Most assume it has been paint by the numbers for Intel, since IBM first selected their microprocessor for the PC. It was with this selection that we learned Andy was a marketing and sales genius. At the time, Intel was under increasing pressure from Japan in the memory market, which was half its business. Like Andy's earlier escape from Hungary as communists closed in, he now had to lead an entire company out of increasingly dire market conditions. He chose microprocessors and the path out.
In the middle of this, late one week, Intel was informed that they had just lost the design-in decision to Motorola. Motorola's processor had better performance and that had won the day. Intel was offered the consolation of coming the following week to make one more presentation before the decision was final. Andy and Bill Davidow holed up over the weekend to put together a presentation to win back IBM.

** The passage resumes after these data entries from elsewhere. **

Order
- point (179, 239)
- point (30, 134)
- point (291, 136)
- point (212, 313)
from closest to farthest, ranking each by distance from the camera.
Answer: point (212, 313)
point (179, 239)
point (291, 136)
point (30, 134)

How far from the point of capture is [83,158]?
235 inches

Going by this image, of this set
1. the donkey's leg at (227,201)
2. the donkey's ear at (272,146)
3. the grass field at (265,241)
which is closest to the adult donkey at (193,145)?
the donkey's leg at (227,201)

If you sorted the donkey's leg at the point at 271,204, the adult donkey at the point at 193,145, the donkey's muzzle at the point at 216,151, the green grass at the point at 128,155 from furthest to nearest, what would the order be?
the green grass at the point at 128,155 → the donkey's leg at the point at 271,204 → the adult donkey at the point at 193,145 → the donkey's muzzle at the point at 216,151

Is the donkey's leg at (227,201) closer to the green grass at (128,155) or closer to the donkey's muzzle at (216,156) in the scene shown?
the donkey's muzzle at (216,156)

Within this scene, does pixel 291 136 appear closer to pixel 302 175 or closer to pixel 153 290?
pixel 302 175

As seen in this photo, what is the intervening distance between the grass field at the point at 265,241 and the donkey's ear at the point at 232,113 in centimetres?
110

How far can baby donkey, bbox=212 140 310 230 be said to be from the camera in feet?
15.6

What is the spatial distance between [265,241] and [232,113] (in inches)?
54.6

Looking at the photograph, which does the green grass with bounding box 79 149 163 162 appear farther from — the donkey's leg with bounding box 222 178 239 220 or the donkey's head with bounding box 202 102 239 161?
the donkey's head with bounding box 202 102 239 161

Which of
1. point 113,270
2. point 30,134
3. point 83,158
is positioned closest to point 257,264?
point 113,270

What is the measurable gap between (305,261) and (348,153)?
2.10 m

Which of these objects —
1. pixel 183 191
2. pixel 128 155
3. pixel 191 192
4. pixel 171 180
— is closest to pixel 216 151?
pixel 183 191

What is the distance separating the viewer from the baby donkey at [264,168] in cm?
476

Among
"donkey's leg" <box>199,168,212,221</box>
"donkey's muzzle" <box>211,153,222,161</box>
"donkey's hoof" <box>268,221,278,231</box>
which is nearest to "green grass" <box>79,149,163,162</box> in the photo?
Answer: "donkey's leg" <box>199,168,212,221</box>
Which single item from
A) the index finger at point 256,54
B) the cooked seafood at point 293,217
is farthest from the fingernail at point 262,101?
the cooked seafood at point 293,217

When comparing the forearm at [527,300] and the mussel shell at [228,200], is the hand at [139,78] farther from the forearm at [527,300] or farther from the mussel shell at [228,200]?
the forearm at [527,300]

The started with the simple marketing game: get inside the customer's mind. Listing all the issues of importance to IBM, they then prioritized them. Was performance them most important feature to IBM? Maybe, but using Motorola would give them few ways to differentiate their product from Apple's. Moreover, IBM had always been about futures because it was a company to whom long term support mattered.
Out of this came a simple derivation of Moore's law. A chart was made with time on the x axis, performance on the y axis, and a line emanating from the ordinate at a 45% angle. A series on the line highlighted a multigenerational product plan for the 8086, the 286, the 386, and the 486 (each with steadily increasing performance). The capabilities of each were then listed in decreasing detail. The most important feature would be intergenerational compatibility -- a first for microprocessors. Thus, IBM could build a long term product plan that would guarantee they could easily support their customers. It would allow customers to reuse work and data as each generation progressed -- a powerful new feature. In a stunning turnabout, the future of computing was changed as was the chip industry. Andy walked out with the order.
The lesson learned: know your customer better than they do, know how your technology can solve their problems, and when all else fails, sell futures.